K.D.: „Zunächst einmal würde ich ihm sagen, es gibt eine gute Nachricht: Du bist nicht im Papier-Geschäft, Deine Kernkompetenz ist nicht das Verkaufen von Papier, sondern Deine Kernkompetenz ist Journalismus, das Erzählen von Geschichten. Und das geht in der digitalen Welt viel besser und viel spannender, weil du deine Geschichten mit den digitalen Tools ganz anders erzählen kannst, als das in der analogen Welt möglich gewesen ist: Papier ist ein sehr begrenztes Medium, hat keinen Sound, hat keine bewegten Bilder und ist im Erscheinungsrhythmus limitiert. Da ist die digitale Welt natürlich viel aufregender, weil ich in Echtzeit kommunizieren kann, weil ich in allen Dimensionen kommunizieren und meine Geschichten verbreiten kann. Die Technologie macht zunächst einmal Journalismus besser – im übrigen auch, wenn es darum geht, Informationen zu recherchieren. Noch nie waren Informationen für Journalisten so zugänglich, so erreichbar, wie heute!
8. Neben der Produktion und Vermarktung von Content sowie dem Bearbeiten von verwandten Geschäftsfeldern investieren einige Medienhäuser ja auch in E-Commerce oder sind als Technologiedienstleister aktiv. Für wie sinnvoll halten Sie das und gibt es andere Geschäftsfelder, die Sie aus Perspektive eines Medienhauses bearbeiten würden?
K.D.: „Zunächst noch ein Wort zu den regionalen Tageszeitungen: Ich muß erstens verstehen, daß ich keine Zeitung bin, sondern eine Medienmarke auf vielen Kanälen. Und zweitens muß ich begreifen, daß ich über ein riesiges Alleinstellungsmerkmal verfüge – nämlich meine regionale Kompetenz. Lokaler Content ist exklusiver Content. In einer globalen Welt interessiert mich das, was um mich herum passiert, ganz besonders – in einer Welt, die immer größer, immer unsortierter, immer unübersichtlicher wird, wird das, was vor meiner Haustür passiert, immer wichtiger. Keiner kennt sich in Potsdam so gut aus wie die ‚Potsdamer Neueste Nachrichten’ Und das nimmt ihnen keiner weg, das ist schlecht substituierbar. Das ist eine Riesen-Chance, sich darauf zu konzentrieren. Die uralte Regel: Do what you can do best – and link to the rest!

┄┄┄┄┄┄

Aufgabenstellung:
(1) Über welches Alleinstellungsmerkmal verfügen regionale Tageszeitungen laut dem Interviewauszug über Journalismus?
(2) Führe den Interviewauszug über Journalismus im Anschluss an seinen letzten Satz weiter.
Die Daten spielen hierfür keine Rolle.

Bereitgestellte Daten:
┄┄┄┄┄┄

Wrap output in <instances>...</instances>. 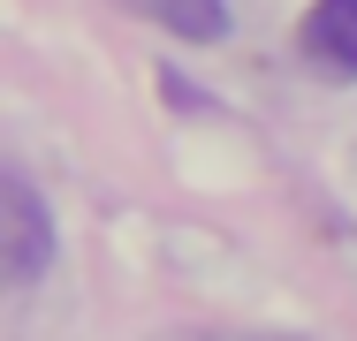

┄┄┄┄┄┄

Ergebnisse je Aufgabe:
(1) Über ihre regionale Kompetenz.

(2)
9. Kaum eine andere Branche muss auf den digitalen Wandel auch auf Mitarbeiterseite so stark reagieren wie die Publishingbranche. Was sind Ihrer Meinung nach die Kernargumente, um die Digital Natives für einen Job in einem „alten“ Medienunternehmen zu begeistern?
K.D.: „Journalismus ist etwas ganz Großartiges und es macht ungeheuer viel Spaß, Geschichten zu erzählen. Im Übrigen gibt es ja auch Medienhäuser, die es geschafft haben, sich neu zu erfinden und digital aufzustellen. Selbst die größten Kritiker von BILD würde zugestehen, dass es BILD gelungen ist, sich sehr erfolgreich zu digitalisieren. BILD ist ja längst eine multimediale Marke, die u.a. auch noch eine Zeitung auf Papier herausgibt. Aber das Papierformat ist eben nur einer von vielen Kanälen, die von BILD bedient werden. BILD ist auf Snapchat unterwegs, BILD ist auf Facebook unterwegs, BILD ist auf Whatsapp unterwegs, BILD nutzt all die Kanäle, die es heute braucht, um ein digitales Publikum zu erreichen.
Die Auflage der BILD-Zeitung leidet seit Jahren. Warum? Weil wir uns bewusst dafür entschieden haben, mit unserer digitalen Strategie zu sagen: ‚Wir möchten digital wachsen und nehmen dafür auch in Kauf, dass unser bisheriges Geschäftsmodell auf Papier leidet. Wir machen unsere Inhalte digital noch attraktiver, opulenter, noch einfacher zugänglich.‘ Und das hat natürlich den Niedergang der verkauften Auflage beschleunigt.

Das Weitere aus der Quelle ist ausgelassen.